Data can include direct identifiers, such as social security numbers, that can directly identify an individual from the data. Data can also include indirect identifiers, such as gender and occupation, that in themselves are not sensitive but could be combined to be able to identify the individual.

You may hear sensitive data called microdata because this refers to the geographic level of the dataset. Rather than a dataset representing group(s) at a more aggregated level (such as demographic classes by county), each row could be the data from an individual participant or the data from a single zip code. Offering data at a rawer level in this way is more sensitive because it can become easier to identify individuals.

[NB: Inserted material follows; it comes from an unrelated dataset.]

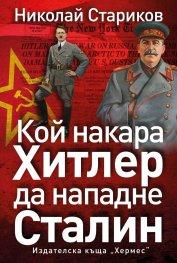 Кой накара Хитлер да нападне Сталин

By law, HIPAA regulations has 18 identifying data variables that must be especially protected if included in HIPAA qualifying datasets (such as medical records you request from the hospital, not medical details you receive from individuals), but these identifying data variables can still be a good guide for considering the sensitivity for datasets that aren't HIPAA regulated.

Sensitive data is very often considered with human subjects data but can certainly occur with other types of data. For example, sensitive ecological data could include identifying details about vulnerable species that could become at risk if found, and business data could include commercial information that reveals company trade secrets.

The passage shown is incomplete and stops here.